Vor rund zehn Tagen wurden die Maßnahmen bezüglich der Ein- und Ausreise geändert. „Die Zahl derjenigen Personen die zur Einreise in die Republik Kroatien berechtigt sind, wurde erweitert“, so Tomislav Kufner, der Leiter der Abteilung für Nachbarländer und Grenzfragen des Innenministeriums.

Allem voran Personen die geschäftlich nach Kroatien müssen oder Personen deren Besuch im wirtschaftlichen Interesse Kroatiens liegt. „Um einreisen zu können, muss man dies mit entsprechenden Unterlagen nachweisen können.

Touristen müssen den Beamten am Grenzübergang die Reservierung von Hotel, Apartment und dergleichen zeigen. „Andernfalls dürfen die Touristen die Grenze nicht überschreiten“, betonte Kufner.

Touristen müssen an den Grenzübergängen keine Formulare ausfüllen, sondern erhalten ein Formular mit epidemiologischen Anweisungen zu sozialer Distanz, Händewaschen und allgemeinen Hygieneregeln.

Kufner fügte hinzu, dass sich die Grenzbeamten ebenfalls an die neue Situation anpassen.

„Wir ersuchen von den Reisenden Unterlagen über ihren Unterkunftsort und eine Telefonnummer, damit diese im Falle einer Infektion oder eines Problems kontaktiert werden können.

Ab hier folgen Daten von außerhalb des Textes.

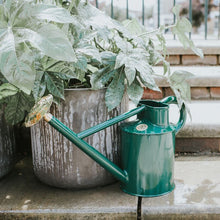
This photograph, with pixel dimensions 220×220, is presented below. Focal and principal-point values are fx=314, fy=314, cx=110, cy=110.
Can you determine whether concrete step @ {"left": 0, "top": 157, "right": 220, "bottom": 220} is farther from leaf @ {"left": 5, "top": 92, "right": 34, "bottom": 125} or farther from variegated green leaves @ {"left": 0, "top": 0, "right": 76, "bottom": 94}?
variegated green leaves @ {"left": 0, "top": 0, "right": 76, "bottom": 94}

In den letzten neun Tagen, gab es rund 17.000 Einreisen. An einigen Grenzübergängen gab es Staus, insbesondere in Istrien und in der Gespanschaft Primorje-Gorski Kotar.

Kufner fügte hinzu, dass "es keine Privilegierten gibt", obwohl in Ländern wie der Tschechischen Republik oder der Slowakei die epidemiologische Situation günstiger ist als beispielsweise in Deutschland.

„Wir behandeln alle gleich“, so Kufner.

Der Leiter Abteilung für Nachbarländer Grenzfragen erklärte auch, dass genügend Beamte vorhanden sind, zumal der Verkehr auch nicht so stark sei wie vor dem Coronavirus.

Die Zusammenarbeit mit der Grenzpolizei Sloweniens oder Bosnien und Herzegowins sei sehr gut.

„Wir sprechen täglich mit den Kollegen, insbesondere wenn Änderungen der Maßnahmen vorgenommen wurden. Die Zusammenarbeit ist auf einem guten Niveau.“, sagte Kufner.

Es ist schwer vorherzusagen, was im Juli oder August sein wird, aber man sei bereit sagte er abschließend. Im Bezug auf Katamaranlinien nach Italien könnte sehr viel Arbeit anstehen. Dennoch wolle man gegenüber Italien keine besonderen Maßnahmen ergreifen.